Ultimately, the authors turned to the Sequel System to evaluate structural variants, large genetic differences that involve at least 50 base pairs and are uniquely discoverable with long-read sequencing. This quickly led to the identification of the causative mutation: a 2.2 kb deletion that affects PRKAR1A, the gene involved in Carney complex. This case demonstrates the ability of long-read sequencing on the Sequel System to reveal genetic variation that is inaccessible with short-read technologies and highlights the potential to apply PacBio sequencing to precision medicine [1].
A human genome has around 20,000 structural variants (differences ≥50 bp) spanning 10 Mb, more base pairs than single nucleotide variants and small indels put together. Because structural variants tend to lie in repetitive regions of the genome and/or are larger than short-read sequencers can span, the vast majority (80%) are identified only by long-read sequencing. This means even so-called “whole” genome sequencing with short reads misses much of the variation in a human genome. [2]
Figure 1. Structural variation in the human genome. (a) Types of structural variation. (b) Differences between two typical human genomes. (c) Structural variants detected in a typical human genome with PacBio sequencing compared to short-read sequencing.
Carney complex, a multiple neoplasia syndrome, is exceedingly rare, with fewer than 750 cases ever reported. Most individuals with the syndrome have a mutation that inactivates one of the two copies of the gene PRKAR1A. However, in the case reported today, clinical sequencing of PRKAR1A did not reveal any mutations. Then, short-read whole genome sequencing was applied to look for mutations throughout the genome, but it was uninformative. Ashley, Merker and colleagues were then driven to apply PacBio long-read sequencing to evaluate structural variants missed by previous methods.
The Sequel System was used to generate approximately eight-fold coverage of the human genome.
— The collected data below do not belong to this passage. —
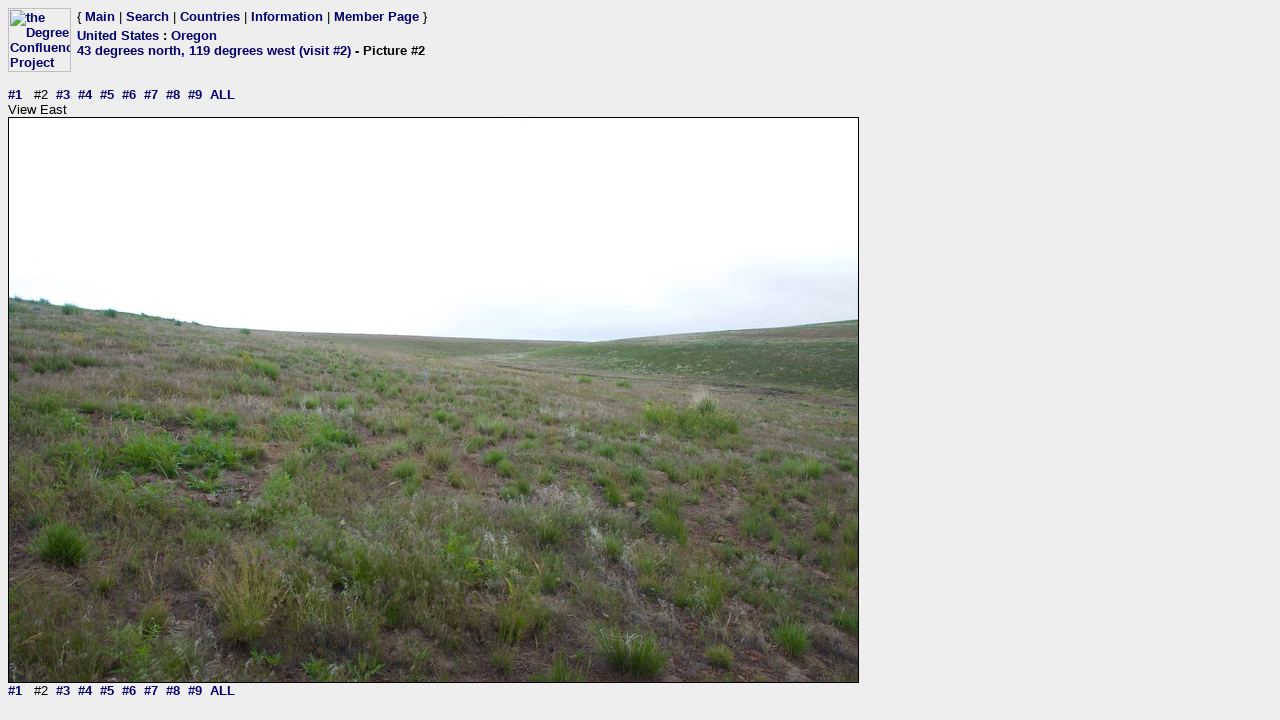

--- FILE ---
content_type: text/html; charset=utf-8
request_url: https://confluence.org/photo.php?visitid=20661&pic=2
body_size: 622
content:
<html><head><title>DCP: 43 degrees north, 119 degrees west (visit #2) - Picture #2</title><meta http-equiv="Content-Type" content="text/html;charset=utf-8"/><link href="/style.css" rel="styleSheet" type="text/css"></head><body bgcolor="#EEEEEE" text="#000000" link="#0000CC"  ><table border="0" cellpadding="0" cellspacing="0"><tr><td rowspan="2" width="65"><a href="/index.php"><img src="/graphics/earthsmall2.gif" width="63" height="64" alt="the Degree Confluence Project" align="bottom" border="0"></a></td><td>&nbsp;</td><td align="left" nowrap>{ <a href="/index.php">Main</a> | <a href="/search.php">Search</a> | <a href="/country.php">Countries</a> | <a href="/information.php">Information</a> | <a href="/member.php">Member Page</a> }</td></tr><tr><td>&nbsp;</td><td><h2><a href="/country.php?id=1">United States</a> : <a href="/region.php?id=15">Oregon</a><br><a href="/confluence.php?visitid=20661">43 degrees north, 119 degrees west (visit #2)</a> - Picture #2</h2></td></tr></table><br><a href="?visitid=20661&amp;pic=1">#1</a>&nbsp;&nbsp;
#2&nbsp;&nbsp;<a href="?visitid=20661&amp;pic=3">#3</a>&nbsp;&nbsp;<a href="?visitid=20661&amp;pic=4">#4</a>&nbsp;&nbsp;<a href="?visitid=20661&amp;pic=5">#5</a>&nbsp;&nbsp;<a href="?visitid=20661&amp;pic=6">#6</a>&nbsp;&nbsp;<a href="?visitid=20661&amp;pic=7">#7</a>&nbsp;&nbsp;<a href="?visitid=20661&amp;pic=8">#8</a>&nbsp;&nbsp;<a href="?visitid=20661&amp;pic=9">#9</a>&nbsp;&nbsp;<a href="?visitid=20661&pic=ALL">ALL</a>
<br>View East<br><img src="/us/or/n43w119v2/%70%69%63%32.jpg" border="1" alt="View East" title="View East"><br><a href="?visitid=20661&amp;pic=1">#1</a>&nbsp;&nbsp;
#2&nbsp;&nbsp;<a href="?visitid=20661&amp;pic=3">#3</a>&nbsp;&nbsp;<a href="?visitid=20661&amp;pic=4">#4</a>&nbsp;&nbsp;<a href="?visitid=20661&amp;pic=5">#5</a>&nbsp;&nbsp;<a href="?visitid=20661&amp;pic=6">#6</a>&nbsp;&nbsp;<a href="?visitid=20661&amp;pic=7">#7</a>&nbsp;&nbsp;<a href="?visitid=20661&amp;pic=8">#8</a>&nbsp;&nbsp;<a href="?visitid=20661&amp;pic=9">#9</a>&nbsp;&nbsp;<a href="?visitid=20661&pic=ALL">ALL</a></body></html>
Reads were mapped with NGM-LR [3], and structural variants were called with PBHoney [4], yielding 6,971 deletions and 6,821 insertions. These were filtered for rare, genic variants associated with disease genes, which left only six candidates for manual evaluation. One of the six variants was a heterozygous 2.2 kb deletion that removes the first coding exon of PRKAR1A. The variant was evaluated with Sanger sequencing in the individual and his parents, which demonstrated that the deletion is a de novo mutation not present in the parents.
Approximately two-thirds of individuals with presumed genetic disorders remain undiagnosed even after short-read exome and whole genome sequencing. It is hypothesized many of the undiagnosed cases are explained by variants missed by short-read sequencing technologies, most notably structural variants, variants in GC-rich regions of the genome, and repeat expansions [5]. The study published today provides a proof-of-principle demonstrating that PacBio long-read sequencing identifies previously overlooked structural variants, even at relatively low sequencing coverage. We are excited by upcoming studies that will evaluate many more cases to elucidate the improvement in diagnostic yield from long-read sequencing, and to demonstrate that precision medicine requires a comprehensive view of genetic variation.
[1] Merker JD, et al. (2017). Genetics in Medicine.
[2] Huddleston J, et al. (2017). Genome Research, 27(5):677-685.
[3] https://github.com/philres/nextgenmap-lr
[4] English AC, et al. (2015). BMC Genomics, 16:286.
[5] Biesecker LG, et al. (2011). Genome Biology, 12(9):128.